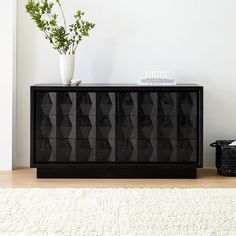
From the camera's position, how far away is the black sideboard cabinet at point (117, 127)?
488cm

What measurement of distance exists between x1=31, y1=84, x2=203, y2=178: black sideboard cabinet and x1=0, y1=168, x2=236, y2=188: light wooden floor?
0.12 meters

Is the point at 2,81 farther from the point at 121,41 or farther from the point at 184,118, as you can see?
the point at 184,118

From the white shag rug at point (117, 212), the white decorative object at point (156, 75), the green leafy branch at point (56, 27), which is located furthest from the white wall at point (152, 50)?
the white shag rug at point (117, 212)

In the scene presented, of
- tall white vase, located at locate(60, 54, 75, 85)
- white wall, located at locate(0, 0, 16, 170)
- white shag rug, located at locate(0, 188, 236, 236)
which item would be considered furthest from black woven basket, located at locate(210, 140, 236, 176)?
white wall, located at locate(0, 0, 16, 170)

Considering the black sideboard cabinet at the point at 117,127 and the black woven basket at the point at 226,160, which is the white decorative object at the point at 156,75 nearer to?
the black sideboard cabinet at the point at 117,127

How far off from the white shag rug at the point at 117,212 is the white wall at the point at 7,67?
98 centimetres

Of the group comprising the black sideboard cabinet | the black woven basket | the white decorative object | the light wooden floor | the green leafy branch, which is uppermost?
the green leafy branch

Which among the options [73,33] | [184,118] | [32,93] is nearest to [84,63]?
[73,33]

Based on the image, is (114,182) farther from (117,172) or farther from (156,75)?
(156,75)

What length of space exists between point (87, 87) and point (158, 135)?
0.66 metres

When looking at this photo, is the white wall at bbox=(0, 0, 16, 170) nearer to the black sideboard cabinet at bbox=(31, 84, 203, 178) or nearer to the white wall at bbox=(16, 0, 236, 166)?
the white wall at bbox=(16, 0, 236, 166)

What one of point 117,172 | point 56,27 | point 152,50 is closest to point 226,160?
point 117,172

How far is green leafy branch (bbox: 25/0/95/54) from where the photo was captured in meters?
4.96

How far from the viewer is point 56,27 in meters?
5.05
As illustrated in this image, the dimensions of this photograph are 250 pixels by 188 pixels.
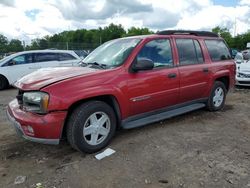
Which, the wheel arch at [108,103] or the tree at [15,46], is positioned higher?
the tree at [15,46]

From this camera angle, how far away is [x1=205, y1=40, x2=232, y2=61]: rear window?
597 centimetres

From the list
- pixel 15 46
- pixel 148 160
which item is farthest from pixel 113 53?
pixel 15 46

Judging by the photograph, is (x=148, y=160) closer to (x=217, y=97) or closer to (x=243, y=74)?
(x=217, y=97)

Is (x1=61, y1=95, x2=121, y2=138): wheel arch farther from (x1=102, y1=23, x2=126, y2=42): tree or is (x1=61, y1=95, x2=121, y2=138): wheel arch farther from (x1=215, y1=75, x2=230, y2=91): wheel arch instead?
(x1=102, y1=23, x2=126, y2=42): tree

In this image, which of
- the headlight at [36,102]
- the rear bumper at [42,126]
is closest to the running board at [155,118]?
the rear bumper at [42,126]

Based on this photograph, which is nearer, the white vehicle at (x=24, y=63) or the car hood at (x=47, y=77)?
the car hood at (x=47, y=77)

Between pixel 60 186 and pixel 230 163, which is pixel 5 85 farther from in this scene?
pixel 230 163

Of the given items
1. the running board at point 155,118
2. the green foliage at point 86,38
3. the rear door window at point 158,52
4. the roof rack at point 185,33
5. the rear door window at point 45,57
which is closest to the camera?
the running board at point 155,118

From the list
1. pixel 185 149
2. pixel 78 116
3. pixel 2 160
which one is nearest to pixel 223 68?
pixel 185 149

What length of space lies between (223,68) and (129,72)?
9.53 ft

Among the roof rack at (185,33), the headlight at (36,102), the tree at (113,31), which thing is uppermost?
the tree at (113,31)

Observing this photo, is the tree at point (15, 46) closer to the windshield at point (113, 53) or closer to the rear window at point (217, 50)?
A: the windshield at point (113, 53)

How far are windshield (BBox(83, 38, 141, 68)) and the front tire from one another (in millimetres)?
795

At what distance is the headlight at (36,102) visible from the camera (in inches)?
140
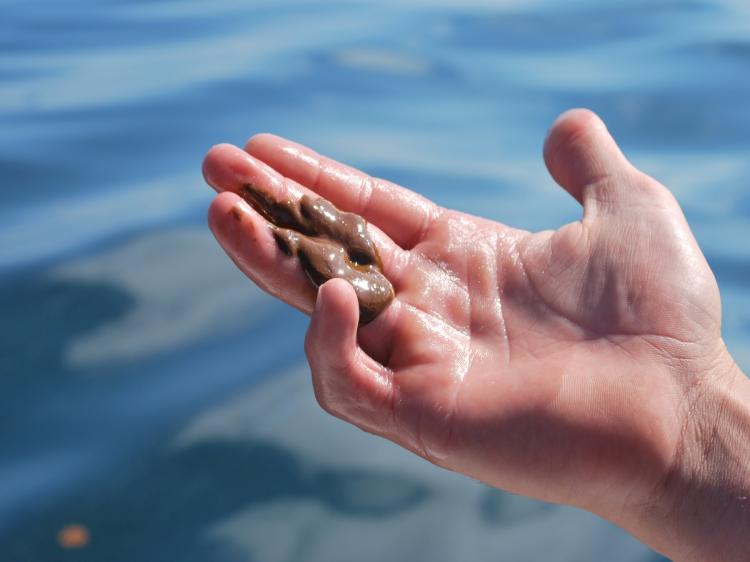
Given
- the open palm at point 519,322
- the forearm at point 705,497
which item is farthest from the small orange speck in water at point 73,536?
the forearm at point 705,497

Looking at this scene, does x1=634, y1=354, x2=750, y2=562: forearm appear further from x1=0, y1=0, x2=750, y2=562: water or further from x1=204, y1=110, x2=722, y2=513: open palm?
x1=0, y1=0, x2=750, y2=562: water

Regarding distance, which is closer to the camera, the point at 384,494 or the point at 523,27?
the point at 384,494

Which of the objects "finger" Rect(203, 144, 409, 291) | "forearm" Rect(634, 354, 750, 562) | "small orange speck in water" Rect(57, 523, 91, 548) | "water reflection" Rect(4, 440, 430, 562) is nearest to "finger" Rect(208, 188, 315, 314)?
"finger" Rect(203, 144, 409, 291)

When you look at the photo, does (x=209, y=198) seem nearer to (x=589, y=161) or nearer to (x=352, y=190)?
(x=352, y=190)

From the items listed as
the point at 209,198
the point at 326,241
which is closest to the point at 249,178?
the point at 326,241

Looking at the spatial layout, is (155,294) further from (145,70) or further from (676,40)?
(676,40)

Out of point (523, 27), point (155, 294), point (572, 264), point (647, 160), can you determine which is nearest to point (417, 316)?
point (572, 264)

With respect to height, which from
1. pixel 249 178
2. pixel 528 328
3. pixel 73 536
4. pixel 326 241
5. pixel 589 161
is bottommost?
pixel 73 536
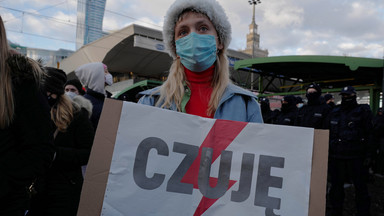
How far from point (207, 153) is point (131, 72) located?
3321 centimetres

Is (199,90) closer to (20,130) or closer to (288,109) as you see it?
(20,130)

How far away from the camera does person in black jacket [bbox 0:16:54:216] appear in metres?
1.30

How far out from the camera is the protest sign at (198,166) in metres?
1.21

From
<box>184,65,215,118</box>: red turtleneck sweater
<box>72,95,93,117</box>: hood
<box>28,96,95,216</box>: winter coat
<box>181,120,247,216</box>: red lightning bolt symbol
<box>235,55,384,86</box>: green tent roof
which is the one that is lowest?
<box>28,96,95,216</box>: winter coat

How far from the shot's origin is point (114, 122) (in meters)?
1.26

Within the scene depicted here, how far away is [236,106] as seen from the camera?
1577 mm

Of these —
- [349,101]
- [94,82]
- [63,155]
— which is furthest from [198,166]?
[349,101]

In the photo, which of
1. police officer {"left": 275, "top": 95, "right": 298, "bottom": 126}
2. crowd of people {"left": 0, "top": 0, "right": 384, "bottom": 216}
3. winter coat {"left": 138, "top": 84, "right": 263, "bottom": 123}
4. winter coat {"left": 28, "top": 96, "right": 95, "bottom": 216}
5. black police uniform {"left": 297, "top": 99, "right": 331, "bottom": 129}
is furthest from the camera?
police officer {"left": 275, "top": 95, "right": 298, "bottom": 126}

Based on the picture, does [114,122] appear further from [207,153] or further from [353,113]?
[353,113]

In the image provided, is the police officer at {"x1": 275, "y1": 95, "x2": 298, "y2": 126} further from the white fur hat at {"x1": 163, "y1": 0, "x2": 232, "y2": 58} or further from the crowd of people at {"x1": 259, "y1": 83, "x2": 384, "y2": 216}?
the white fur hat at {"x1": 163, "y1": 0, "x2": 232, "y2": 58}

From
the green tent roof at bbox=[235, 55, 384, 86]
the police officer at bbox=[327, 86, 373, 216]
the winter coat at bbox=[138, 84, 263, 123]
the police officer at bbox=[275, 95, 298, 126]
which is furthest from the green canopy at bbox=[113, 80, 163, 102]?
the winter coat at bbox=[138, 84, 263, 123]

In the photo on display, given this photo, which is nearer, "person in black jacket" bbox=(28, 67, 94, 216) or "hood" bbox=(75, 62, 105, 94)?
"person in black jacket" bbox=(28, 67, 94, 216)

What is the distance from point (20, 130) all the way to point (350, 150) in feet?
15.4

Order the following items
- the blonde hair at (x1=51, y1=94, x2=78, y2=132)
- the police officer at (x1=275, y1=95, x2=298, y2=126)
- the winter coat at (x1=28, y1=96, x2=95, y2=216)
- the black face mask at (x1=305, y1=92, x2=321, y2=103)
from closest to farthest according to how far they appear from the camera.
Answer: the winter coat at (x1=28, y1=96, x2=95, y2=216), the blonde hair at (x1=51, y1=94, x2=78, y2=132), the black face mask at (x1=305, y1=92, x2=321, y2=103), the police officer at (x1=275, y1=95, x2=298, y2=126)
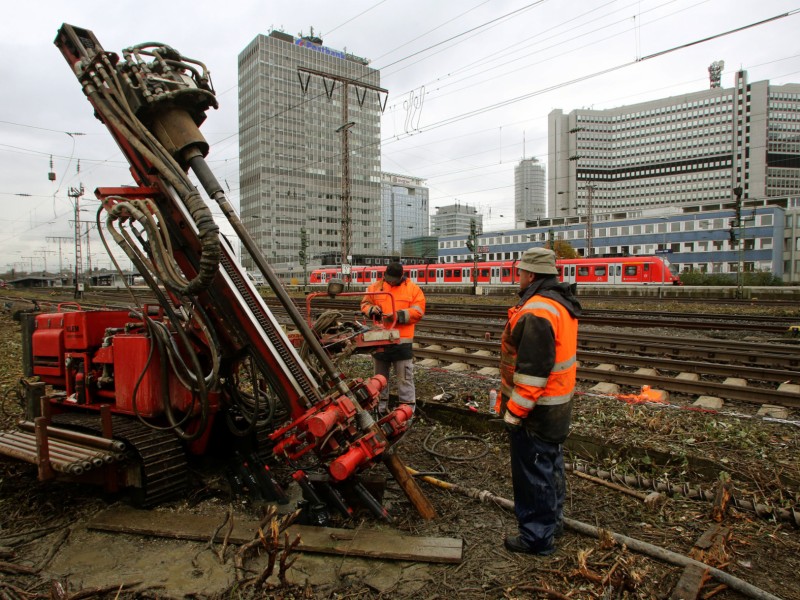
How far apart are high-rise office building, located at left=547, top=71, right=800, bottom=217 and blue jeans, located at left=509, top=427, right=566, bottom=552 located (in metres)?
101

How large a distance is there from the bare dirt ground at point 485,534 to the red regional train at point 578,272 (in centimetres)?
2356

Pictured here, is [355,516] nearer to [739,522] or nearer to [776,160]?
[739,522]

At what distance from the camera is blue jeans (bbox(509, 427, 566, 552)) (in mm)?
3271

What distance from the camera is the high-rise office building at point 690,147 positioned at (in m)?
108

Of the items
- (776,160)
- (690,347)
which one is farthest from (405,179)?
(690,347)

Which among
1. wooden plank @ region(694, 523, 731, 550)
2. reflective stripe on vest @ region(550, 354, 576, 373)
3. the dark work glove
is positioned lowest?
wooden plank @ region(694, 523, 731, 550)

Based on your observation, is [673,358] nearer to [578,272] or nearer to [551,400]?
[551,400]

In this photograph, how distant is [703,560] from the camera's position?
10.2ft

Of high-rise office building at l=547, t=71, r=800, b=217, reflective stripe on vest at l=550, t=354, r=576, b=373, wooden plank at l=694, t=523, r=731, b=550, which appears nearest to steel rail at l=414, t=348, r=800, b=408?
wooden plank at l=694, t=523, r=731, b=550

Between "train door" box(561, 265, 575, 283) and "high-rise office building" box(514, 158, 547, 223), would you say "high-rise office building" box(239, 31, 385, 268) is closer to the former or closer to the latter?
"high-rise office building" box(514, 158, 547, 223)

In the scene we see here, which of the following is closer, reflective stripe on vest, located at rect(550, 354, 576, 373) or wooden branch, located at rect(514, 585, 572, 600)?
wooden branch, located at rect(514, 585, 572, 600)

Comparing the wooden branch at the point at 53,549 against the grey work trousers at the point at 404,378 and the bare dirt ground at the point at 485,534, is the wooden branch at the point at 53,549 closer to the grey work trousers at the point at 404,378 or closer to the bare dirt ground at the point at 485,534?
the bare dirt ground at the point at 485,534

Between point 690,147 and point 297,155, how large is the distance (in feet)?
308

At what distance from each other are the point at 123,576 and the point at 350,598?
1.49 meters
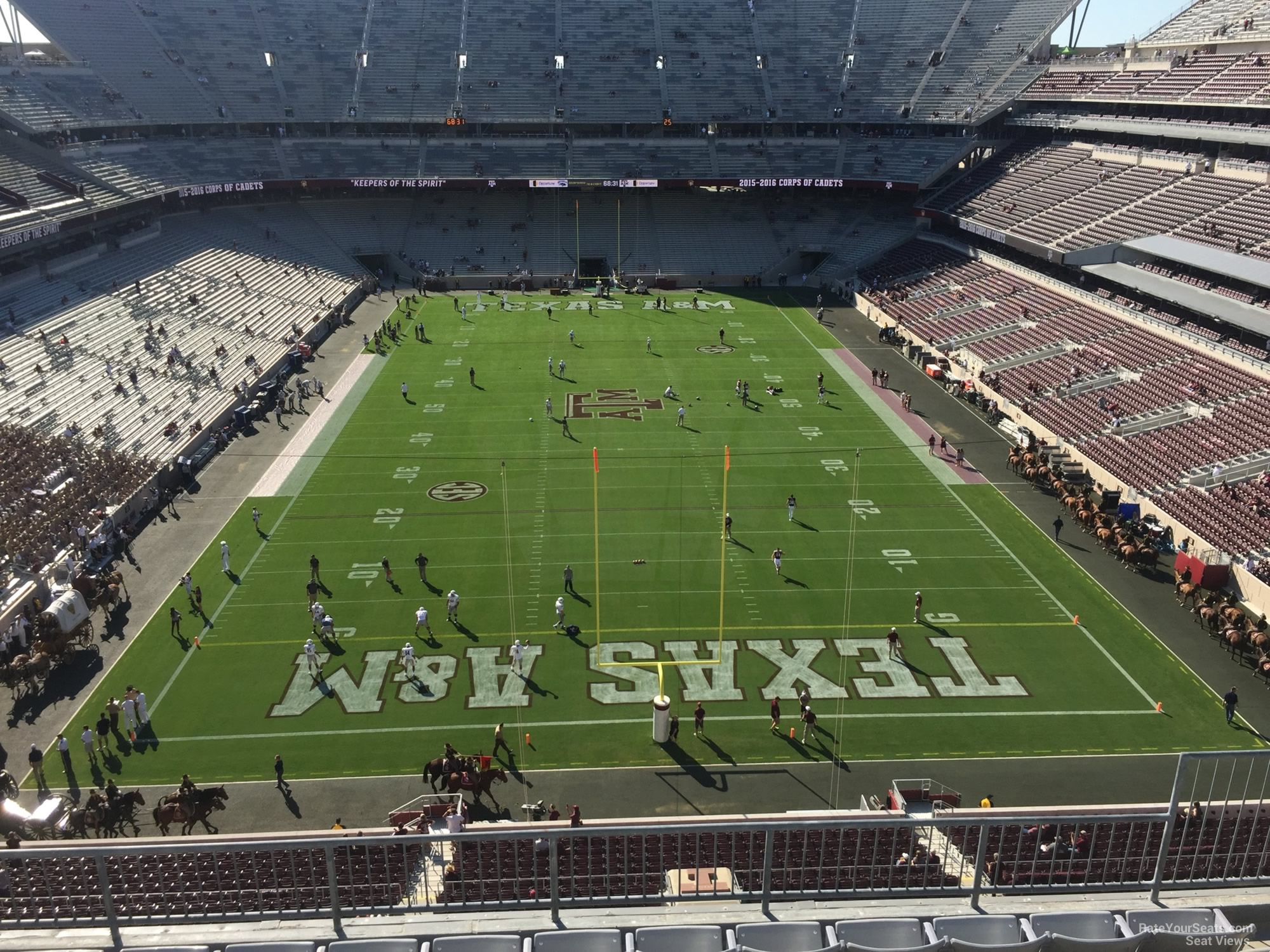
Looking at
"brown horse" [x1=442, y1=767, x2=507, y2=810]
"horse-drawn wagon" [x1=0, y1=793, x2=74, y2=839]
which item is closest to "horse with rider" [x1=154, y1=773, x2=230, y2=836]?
"horse-drawn wagon" [x1=0, y1=793, x2=74, y2=839]

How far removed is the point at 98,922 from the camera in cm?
710

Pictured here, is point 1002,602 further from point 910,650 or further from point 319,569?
point 319,569

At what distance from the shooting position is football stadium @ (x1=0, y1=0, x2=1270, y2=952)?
9406mm

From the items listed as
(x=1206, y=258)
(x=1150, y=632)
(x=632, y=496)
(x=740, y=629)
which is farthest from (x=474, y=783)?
(x=1206, y=258)

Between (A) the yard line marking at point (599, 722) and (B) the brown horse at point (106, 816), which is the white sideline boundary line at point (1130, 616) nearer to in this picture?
(A) the yard line marking at point (599, 722)

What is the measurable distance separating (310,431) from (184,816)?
2069 cm

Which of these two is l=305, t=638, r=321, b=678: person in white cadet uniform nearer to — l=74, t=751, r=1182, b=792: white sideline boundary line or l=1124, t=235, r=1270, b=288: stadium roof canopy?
l=74, t=751, r=1182, b=792: white sideline boundary line

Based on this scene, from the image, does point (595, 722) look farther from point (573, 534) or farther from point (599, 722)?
point (573, 534)

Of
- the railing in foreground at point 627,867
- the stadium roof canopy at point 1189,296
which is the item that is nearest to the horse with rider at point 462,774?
the railing in foreground at point 627,867

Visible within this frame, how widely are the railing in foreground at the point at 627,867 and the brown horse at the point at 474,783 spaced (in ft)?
11.1

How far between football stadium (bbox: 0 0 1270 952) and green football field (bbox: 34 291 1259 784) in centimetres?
14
....
Print only the lines from the line that contains "Between point 690,147" to the final line of the data, inclusive. Pictures stay out.

Between point 690,147 and point 297,155, how large is the distance (in feet)?
308

At what distance from each other are the point at 123,576 and the point at 350,598?
1.49 meters
Looking at
"brown horse" [x1=442, y1=767, x2=507, y2=810]
"horse-drawn wagon" [x1=0, y1=793, x2=74, y2=839]
which item is closest to "horse with rider" [x1=154, y1=773, x2=230, y2=836]?
"horse-drawn wagon" [x1=0, y1=793, x2=74, y2=839]

How far removed is the point at 98,922 from the camera in cm?
710

Pictured here, is point 1002,602 further from point 910,650 or further from point 319,569?
point 319,569

At what distance from the shooting position is football stadium @ (x1=0, y1=0, x2=1270, y2=952)?
9406mm

From the items listed as
(x=1206, y=258)
(x=1150, y=632)
(x=632, y=496)
(x=740, y=629)
which is farthest from (x=474, y=783)?
(x=1206, y=258)

Between (A) the yard line marking at point (599, 722) and (B) the brown horse at point (106, 816), which is the white sideline boundary line at point (1130, 616) nearer to in this picture?
(A) the yard line marking at point (599, 722)

What is the measurable distance separating (310,431) from (184,816)?
2069 cm

Which of these two is l=305, t=638, r=321, b=678: person in white cadet uniform nearer to — l=74, t=751, r=1182, b=792: white sideline boundary line or l=1124, t=235, r=1270, b=288: stadium roof canopy?
l=74, t=751, r=1182, b=792: white sideline boundary line

Based on this scene, from the image, does point (595, 722) look farther from point (573, 534) or farther from point (599, 722)?
point (573, 534)

Of
- the railing in foreground at point 627,867
- the stadium roof canopy at point 1189,296
which is the item that is nearest to the horse with rider at point 462,774?
the railing in foreground at point 627,867

Visible within this frame, how widely are the railing in foreground at the point at 627,867 and the brown horse at the point at 474,783 spaced (in ft)?
11.1

How far between football stadium (bbox: 0 0 1270 952) and green football field (bbox: 34 291 1259 784) in centimetres?
14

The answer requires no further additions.